Director, TarraWarra Museum of Art, Healesville
Victoria Lynn curated the major 2007–08 survey of Julie Rrap’s work at the Museum of Contemporary Art, Body Double. She also wrote the accompanying monograph and continues to follow Rrap’s practice with interest. For Lynn, Rrap is an important artist, not because she comments on the world we live in, but because she helps create it. “Art is a world-making activity,” she says. “Julie shows us the capacity of the human imagination to conceive of images that take her work, and our perception of it, to new depths and new possibilities.”
Lynn, who is now the Director of the TarraWarra Museum of Art, adds: “Julie is a major Australian artist who has a unique vision. Her video, photographic, installation and sculptural works explore the idea of the trickster, the body double, and a fragmented body. Her work has been highly influential and is always surprising at every turn.”
Although Lynn has observed Rrap’s work change over time, she notes that both humour and conceptual rigour are constants in an ever-evolving practice. “Julie has a wonderful and mischievous sense of humour combined with an astute and intelligent mind. She is always pushing her practice to new horizons and is never scared of experimenting with new media and new ideas.”

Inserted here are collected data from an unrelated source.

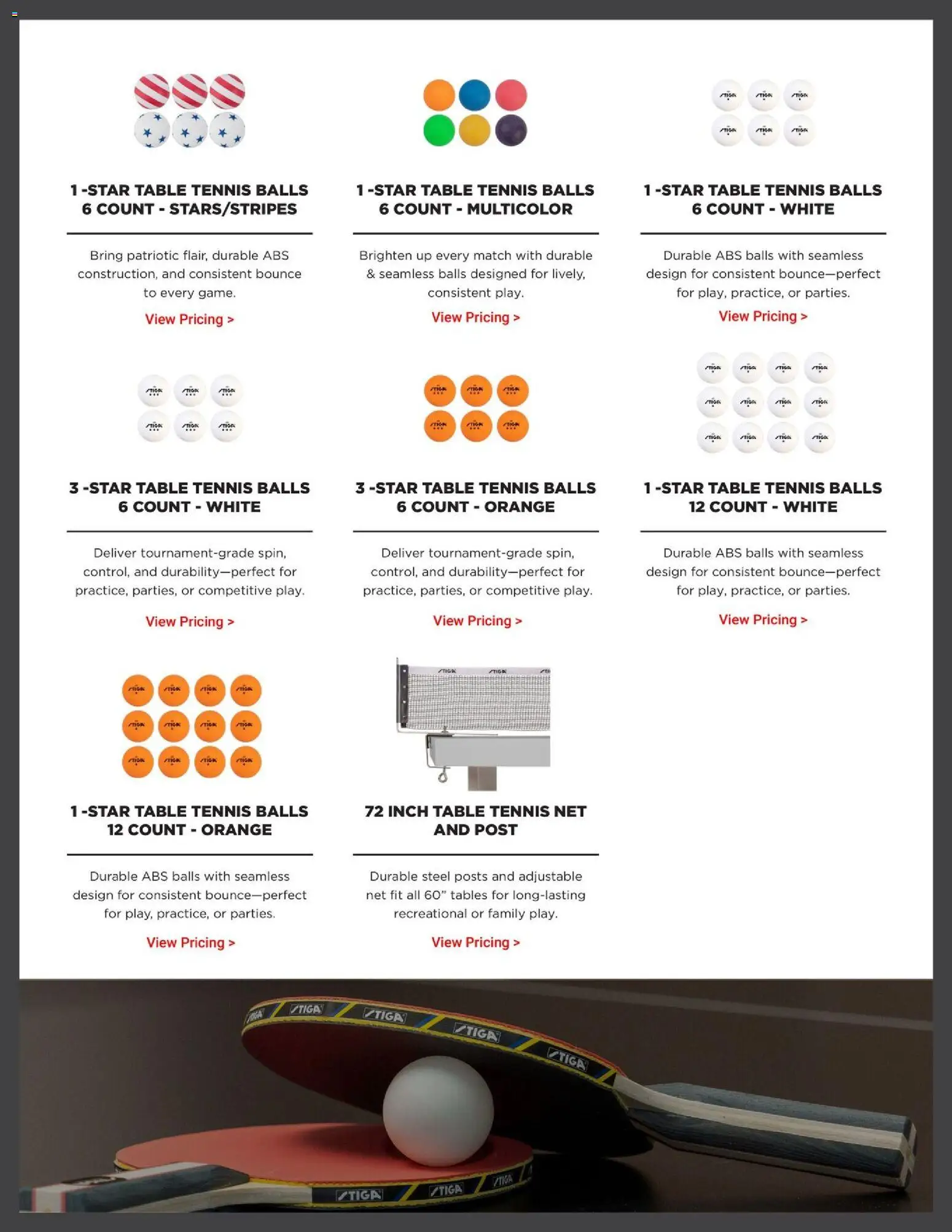 1 -STAR TABLE TENNIS BALLS 6 COUNT - STARS/STRIPES

Bring patriotic flair, durable ABS construction, and consistent bounce to every game.

View Pricing >

1 -STAR TABLE TENNIS BALLS 6 COUNT - MULTICOLOR

Brighten up every match with durable & seamless balls designed for lively, consistent play.

View Pricing >

1 -STAR TABLE TENNIS BALLS 6 COUNT - WHITE

Durable ABS balls with seamless design for consistent bounce—perfect for play, practice, or parties.

View Pricing >

3 -STAR TABLE TENNIS BALLS 6 COUNT - WHITE

Deliver tournament-grade spin, control, and durability—perfect for practice, parties, or competitive play.

View Pricing >

3 -STAR TABLE TENNIS BALLS 6 COUNT - ORANGE

Deliver tournament-grade spin, control, and durability—perfect for practice, parties, or competitive play.

View Pricing >

1 -STAR TABLE TENNIS BALLS 12 COUNT - WHITE

Durable ABS balls with seamless design for consistent bounce—perfect for play, practice, or parties.

View Pricing >

1 -STAR TABLE TENNIS BALLS 12 COUNT - ORANGE

Durable ABS balls with seamless design for consistent bounce—perfect for play, practice, or parties.

View Pricing >

72 INCH TABLE TENNIS NET AND POST

Durable steel posts and adjustable net fit all 60" tables for long-lasting recreational or family play.

View Pricing >

STIGA STIGA STIGA STIGA STIGA STIGA STIGA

Co-director, ARC ONE Gallery, Melbourne
When asked what kind of individual should invest in work by Julie Rrap, her Melbourne dealer Fran Clark, co-director of ARC ONE Gallery, doesn’t hesitate. “A collector wanting to acquire important challenging artworks that reflect intelligent ideas,” she says. “Someone who is aware of the importance of history in the canon of art and the relevance a significant artist plays within that history. Deep thinkers with a good sense of humour and love for how artforms shape concepts and can playfully shift the automatic way we process those ideas.”
Clark, who has worked with the artist since 1999, first with Robert Lindsay Gallery and then with ARC ONE from 2002, says that “Rrap produces timeless works. Even a quick glance at her resume reveals a practice that is formidable.” She recalls seeing Rrap’s work for the first time: “I was immediately struck by this artist’s unique creativity; an artist of intelligence producing strong and iconic art with an excellent grip on that ever-elusive quality, humour.”
Collectors interested in acquiring work by this established artist should try to catch her shows in commercial galleries, or request to see work from the stockroom. According to Clark, “It is rare to see Julie’s work come up in the secondary market”. Those who make the effort won’t be disappointed. As Clark points out: “Prices for her work never decrease.”